Let's start with the numerator:
Numerator: \[ 6 - 14 \cdot 28 - 214 \] Calculating step-by-step:
- Calculate \( 14 \cdot 28 = 392 \)
- Now substitute it back: \[ 6 - 392 - 214 \]
- Calculate \( 6 - 392 = -386 \)
- Then \( -386 - 214 = -600 \)
So the numerator evaluates to: \[ -600 \]
Now let's calculate the denominator:
Denominator: \[ 34 + 4 \cdot 2 - 11 \] Calculating step-by-step:
- Calculate \( 4 \cdot 2 = 8 \)
- Now substitute it back: \[ 34 + 8 - 11 \]
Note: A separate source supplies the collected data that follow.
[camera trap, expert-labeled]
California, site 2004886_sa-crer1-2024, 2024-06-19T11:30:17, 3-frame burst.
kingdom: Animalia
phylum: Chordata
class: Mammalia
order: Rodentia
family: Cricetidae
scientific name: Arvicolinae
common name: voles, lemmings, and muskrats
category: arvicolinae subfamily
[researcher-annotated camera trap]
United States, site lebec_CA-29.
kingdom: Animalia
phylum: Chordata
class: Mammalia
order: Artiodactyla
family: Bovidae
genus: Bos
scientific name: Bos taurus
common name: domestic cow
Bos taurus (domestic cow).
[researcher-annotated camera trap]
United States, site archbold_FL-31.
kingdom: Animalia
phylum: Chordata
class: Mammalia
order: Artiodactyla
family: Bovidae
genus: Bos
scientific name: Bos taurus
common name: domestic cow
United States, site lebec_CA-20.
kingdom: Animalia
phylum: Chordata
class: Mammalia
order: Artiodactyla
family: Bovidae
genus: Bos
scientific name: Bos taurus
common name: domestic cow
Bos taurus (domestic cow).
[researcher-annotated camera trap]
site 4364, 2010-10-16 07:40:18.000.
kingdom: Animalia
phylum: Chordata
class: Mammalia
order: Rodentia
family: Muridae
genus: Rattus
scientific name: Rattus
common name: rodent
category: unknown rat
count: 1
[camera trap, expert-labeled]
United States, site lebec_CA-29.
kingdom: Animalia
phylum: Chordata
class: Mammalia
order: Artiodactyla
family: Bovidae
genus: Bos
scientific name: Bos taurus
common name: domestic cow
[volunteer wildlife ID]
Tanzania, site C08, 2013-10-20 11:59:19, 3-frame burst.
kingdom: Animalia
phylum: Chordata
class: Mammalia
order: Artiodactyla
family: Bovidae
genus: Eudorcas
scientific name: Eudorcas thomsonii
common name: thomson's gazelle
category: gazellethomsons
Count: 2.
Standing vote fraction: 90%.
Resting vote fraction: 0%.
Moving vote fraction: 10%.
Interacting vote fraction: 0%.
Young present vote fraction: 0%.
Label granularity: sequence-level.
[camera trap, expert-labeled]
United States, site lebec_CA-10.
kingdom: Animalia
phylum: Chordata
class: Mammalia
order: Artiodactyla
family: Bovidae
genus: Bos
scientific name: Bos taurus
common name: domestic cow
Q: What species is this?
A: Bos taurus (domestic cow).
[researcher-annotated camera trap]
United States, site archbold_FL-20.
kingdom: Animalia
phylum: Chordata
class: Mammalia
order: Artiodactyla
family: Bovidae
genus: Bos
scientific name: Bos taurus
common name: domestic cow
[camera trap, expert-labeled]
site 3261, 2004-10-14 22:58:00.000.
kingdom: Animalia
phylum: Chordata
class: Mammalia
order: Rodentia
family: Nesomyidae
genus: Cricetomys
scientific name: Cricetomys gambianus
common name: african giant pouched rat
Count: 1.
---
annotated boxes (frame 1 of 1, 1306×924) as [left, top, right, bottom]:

- Calculate \( 34 + 8 = 42 \)
- Then \( 42 - 11 = 31 \)
So the denominator evaluates to: \[ 31 \]
Now we have the two results:
- The numerator = -600
- The denominator = 31
Next, we evaluate the full expression: \[ \frac{-600}{31} \]
To compare the two sides using potential operators:
The left side, \(-600\), is clearly less than the right side, which is \(31\).
Thus: \[ -600 < 31 \]
So the appropriate operator to insert is: \[ < \]
Final answer: < (less than)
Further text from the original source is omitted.